• Directions: Each entry here is to be restated word for word.

• Data to examine:
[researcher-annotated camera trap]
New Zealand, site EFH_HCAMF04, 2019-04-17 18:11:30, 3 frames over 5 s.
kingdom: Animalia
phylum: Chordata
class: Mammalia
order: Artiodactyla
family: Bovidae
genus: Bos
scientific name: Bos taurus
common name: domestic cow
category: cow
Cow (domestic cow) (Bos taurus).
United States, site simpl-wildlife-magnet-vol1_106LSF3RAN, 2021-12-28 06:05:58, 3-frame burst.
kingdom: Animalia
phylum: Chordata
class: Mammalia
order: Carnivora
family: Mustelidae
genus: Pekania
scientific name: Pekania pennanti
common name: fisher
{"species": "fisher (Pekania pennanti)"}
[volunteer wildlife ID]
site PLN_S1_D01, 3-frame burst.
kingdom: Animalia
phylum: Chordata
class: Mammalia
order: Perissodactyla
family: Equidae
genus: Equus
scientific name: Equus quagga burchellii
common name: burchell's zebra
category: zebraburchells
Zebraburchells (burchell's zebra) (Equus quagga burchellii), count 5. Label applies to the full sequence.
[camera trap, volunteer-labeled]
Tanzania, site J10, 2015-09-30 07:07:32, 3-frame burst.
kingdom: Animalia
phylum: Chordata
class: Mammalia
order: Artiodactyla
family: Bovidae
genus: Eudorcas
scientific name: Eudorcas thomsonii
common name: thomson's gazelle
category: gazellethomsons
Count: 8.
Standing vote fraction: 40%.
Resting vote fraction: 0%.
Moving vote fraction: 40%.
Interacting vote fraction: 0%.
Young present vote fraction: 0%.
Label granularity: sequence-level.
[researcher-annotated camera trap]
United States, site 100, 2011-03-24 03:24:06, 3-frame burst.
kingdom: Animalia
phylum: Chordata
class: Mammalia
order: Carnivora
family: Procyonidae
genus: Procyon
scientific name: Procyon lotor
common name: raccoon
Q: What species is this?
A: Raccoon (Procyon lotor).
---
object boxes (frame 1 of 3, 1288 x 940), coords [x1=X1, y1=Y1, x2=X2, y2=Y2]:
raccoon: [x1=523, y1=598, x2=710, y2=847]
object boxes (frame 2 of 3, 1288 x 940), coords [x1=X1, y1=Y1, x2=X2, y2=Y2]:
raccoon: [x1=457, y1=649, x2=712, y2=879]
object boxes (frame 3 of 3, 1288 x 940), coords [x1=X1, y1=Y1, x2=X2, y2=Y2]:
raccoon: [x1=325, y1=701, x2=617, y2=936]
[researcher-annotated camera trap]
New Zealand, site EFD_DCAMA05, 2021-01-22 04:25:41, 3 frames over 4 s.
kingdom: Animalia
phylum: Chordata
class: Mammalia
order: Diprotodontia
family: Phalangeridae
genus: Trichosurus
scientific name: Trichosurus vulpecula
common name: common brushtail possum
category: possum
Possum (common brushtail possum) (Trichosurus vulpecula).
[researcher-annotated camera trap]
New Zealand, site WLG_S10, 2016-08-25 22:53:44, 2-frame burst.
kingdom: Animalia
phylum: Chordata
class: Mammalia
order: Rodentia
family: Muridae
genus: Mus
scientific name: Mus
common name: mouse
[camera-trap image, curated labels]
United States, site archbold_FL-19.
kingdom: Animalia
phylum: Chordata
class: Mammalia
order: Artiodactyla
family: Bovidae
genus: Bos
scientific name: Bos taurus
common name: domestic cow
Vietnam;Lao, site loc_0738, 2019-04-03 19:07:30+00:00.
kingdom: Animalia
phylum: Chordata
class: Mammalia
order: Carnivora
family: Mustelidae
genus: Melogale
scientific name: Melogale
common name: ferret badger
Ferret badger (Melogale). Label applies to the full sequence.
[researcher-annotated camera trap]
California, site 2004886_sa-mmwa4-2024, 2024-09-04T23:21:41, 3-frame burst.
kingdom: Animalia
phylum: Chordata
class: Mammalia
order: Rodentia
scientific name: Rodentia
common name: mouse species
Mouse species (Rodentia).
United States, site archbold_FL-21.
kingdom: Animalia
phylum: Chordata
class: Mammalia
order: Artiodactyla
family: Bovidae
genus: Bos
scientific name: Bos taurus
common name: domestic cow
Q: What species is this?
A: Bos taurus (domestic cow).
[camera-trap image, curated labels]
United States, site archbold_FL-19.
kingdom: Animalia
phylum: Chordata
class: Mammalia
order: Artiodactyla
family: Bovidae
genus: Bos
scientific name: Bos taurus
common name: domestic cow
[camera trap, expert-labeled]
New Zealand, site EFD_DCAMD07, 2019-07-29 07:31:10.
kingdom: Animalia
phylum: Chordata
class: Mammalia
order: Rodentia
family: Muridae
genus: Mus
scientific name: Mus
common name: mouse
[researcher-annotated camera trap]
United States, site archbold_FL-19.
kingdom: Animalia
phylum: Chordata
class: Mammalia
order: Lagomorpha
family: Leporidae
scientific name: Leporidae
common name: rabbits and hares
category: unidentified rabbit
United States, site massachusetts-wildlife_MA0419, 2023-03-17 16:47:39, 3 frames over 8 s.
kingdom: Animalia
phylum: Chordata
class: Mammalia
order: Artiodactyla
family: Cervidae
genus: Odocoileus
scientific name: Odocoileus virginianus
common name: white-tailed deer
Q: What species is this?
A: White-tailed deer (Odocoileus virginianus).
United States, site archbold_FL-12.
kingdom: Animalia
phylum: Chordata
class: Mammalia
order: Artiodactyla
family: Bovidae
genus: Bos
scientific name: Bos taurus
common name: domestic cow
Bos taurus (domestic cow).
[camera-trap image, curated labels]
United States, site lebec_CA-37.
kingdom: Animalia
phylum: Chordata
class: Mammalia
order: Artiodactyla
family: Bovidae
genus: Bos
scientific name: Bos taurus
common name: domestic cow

• Solution to this exercise:
[researcher-annotated camera trap]
New Zealand, site EFH_HCAMF04, 2019-04-17 18:11:30, 3 frames over 5 s.
kingdom: Animalia
phylum: Chordata
class: Mammalia
order: Artiodactyla
family: Bovidae
genus: Bos
scientific name: Bos taurus
common name: domestic cow
category: cow
Cow (domestic cow) (Bos taurus).
United States, site simpl-wildlife-magnet-vol1_106LSF3RAN, 2021-12-28 06:05:58, 3-frame burst.
kingdom: Animalia
phylum: Chordata
class: Mammalia
order: Carnivora
family: Mustelidae
genus: Pekania
scientific name: Pekania pennanti
common name: fisher
{"species": "fisher (Pekania pennanti)"}
[volunteer wildlife ID]
site PLN_S1_D01, 3-frame burst.
kingdom: Animalia
phylum: Chordata
class: Mammalia
order: Perissodactyla
family: Equidae
genus: Equus
scientific name: Equus quagga burchellii
common name: burchell's zebra
category: zebraburchells
Zebraburchells (burchell's zebra) (Equus quagga burchellii), count 5. Label applies to the full sequence.
[camera trap, volunteer-labeled]
Tanzania, site J10, 2015-09-30 07:07:32, 3-frame burst.
kingdom: Animalia
phylum: Chordata
class: Mammalia
order: Artiodactyla
family: Bovidae
genus: Eudorcas
scientific name: Eudorcas thomsonii
common name: thomson's gazelle
category: gazellethomsons
Count: 8.
Standing vote fraction: 40%.
Resting vote fraction: 0%.
Moving vote fraction: 40%.
Interacting vote fraction: 0%.
Young present vote fraction: 0%.
Label granularity: sequence-level.
[researcher-annotated camera trap]
United States, site 100, 2011-03-24 03:24:06, 3-frame burst.
kingdom: Animalia
phylum: Chordata
class: Mammalia
order: Carnivora
family: Procyonidae
genus: Procyon
scientific name: Procyon lotor
common name: raccoon
Q: What species is this?
A: Raccoon (Procyon lotor).
---
object boxes (frame 1 of 3, 1288 x 940), coords [x1=X1, y1=Y1, x2=X2, y2=Y2]:
raccoon: [x1=523, y1=598, x2=710, y2=847]
object boxes (frame 2 of 3, 1288 x 940), coords [x1=X1, y1=Y1, x2=X2, y2=Y2]:
raccoon: [x1=457, y1=649, x2=712, y2=879]
object boxes (frame 3 of 3, 1288 x 940), coords [x1=X1, y1=Y1, x2=X2, y2=Y2]:
raccoon: [x1=325, y1=701, x2=617, y2=936]
[researcher-annotated camera trap]
New Zealand, site EFD_DCAMA05, 2021-01-22 04:25:41, 3 frames over 4 s.
kingdom: Animalia
phylum: Chordata
class: Mammalia
order: Diprotodontia
family: Phalangeridae
genus: Trichosurus
scientific name: Trichosurus vulpecula
common name: common brushtail possum
category: possum
Possum (common brushtail possum) (Trichosurus vulpecula).
[researcher-annotated camera trap]
New Zealand, site WLG_S10, 2016-08-25 22:53:44, 2-frame burst.
kingdom: Animalia
phylum: Chordata
class: Mammalia
order: Rodentia
family: Muridae
genus: Mus
scientific name: Mus
common name: mouse
[camera-trap image, curated labels]
United States, site archbold_FL-19.
kingdom: Animalia
phylum: Chordata
class: Mammalia
order: Artiodactyla
family: Bovidae
genus: Bos
scientific name: Bos taurus
common name: domestic cow
Vietnam;Lao, site loc_0738, 2019-04-03 19:07:30+00:00.
kingdom: Animalia
phylum: Chordata
class: Mammalia
order: Carnivora
family: Mustelidae
genus: Melogale
scientific name: Melogale
common name: ferret badger
Ferret badger (Melogale). Label applies to the full sequence.
[researcher-annotated camera trap]
California, site 2004886_sa-mmwa4-2024, 2024-09-04T23:21:41, 3-frame burst.
kingdom: Animalia
phylum: Chordata
class: Mammalia
order: Rodentia
scientific name: Rodentia
common name: mouse species
Mouse species (Rodentia).
United States, site archbold_FL-21.
kingdom: Animalia
phylum: Chordata
class: Mammalia
order: Artiodactyla
family: Bovidae
genus: Bos
scientific name: Bos taurus
common name: domestic cow
Q: What species is this?
A: Bos taurus (domestic cow).
[camera-trap image, curated labels]
United States, site archbold_FL-19.
kingdom: Animalia
phylum: Chordata
class: Mammalia
order: Artiodactyla
family: Bovidae
genus: Bos
scientific name: Bos taurus
common name: domestic cow
[camera trap, expert-labeled]
New Zealand, site EFD_DCAMD07, 2019-07-29 07:31:10.
kingdom: Animalia
phylum: Chordata
class: Mammalia
order: Rodentia
family: Muridae
genus: Mus
scientific name: Mus
common name: mouse
[researcher-annotated camera trap]
United States, site archbold_FL-19.
kingdom: Animalia
phylum: Chordata
class: Mammalia
order: Lagomorpha
family: Leporidae
scientific name: Leporidae
common name: rabbits and hares
category: unidentified rabbit
United States, site massachusetts-wildlife_MA0419, 2023-03-17 16:47:39, 3 frames over 8 s.
kingdom: Animalia
phylum: Chordata
class: Mammalia
order: Artiodactyla
family: Cervidae
genus: Odocoileus
scientific name: Odocoileus virginianus
common name: white-tailed deer
Q: What species is this?
A: White-tailed deer (Odocoileus virginianus).
United States, site archbold_FL-12.
kingdom: Animalia
phylum: Chordata
class: Mammalia
order: Artiodactyla
family: Bovidae
genus: Bos
scientific name: Bos taurus
common name: domestic cow
Bos taurus (domestic cow).
[camera-trap image, curated labels]
United States, site lebec_CA-37.
kingdom: Animalia
phylum: Chordata
class: Mammalia
order: Artiodactyla
family: Bovidae
genus: Bos
scientific name: Bos taurus
common name: domestic cow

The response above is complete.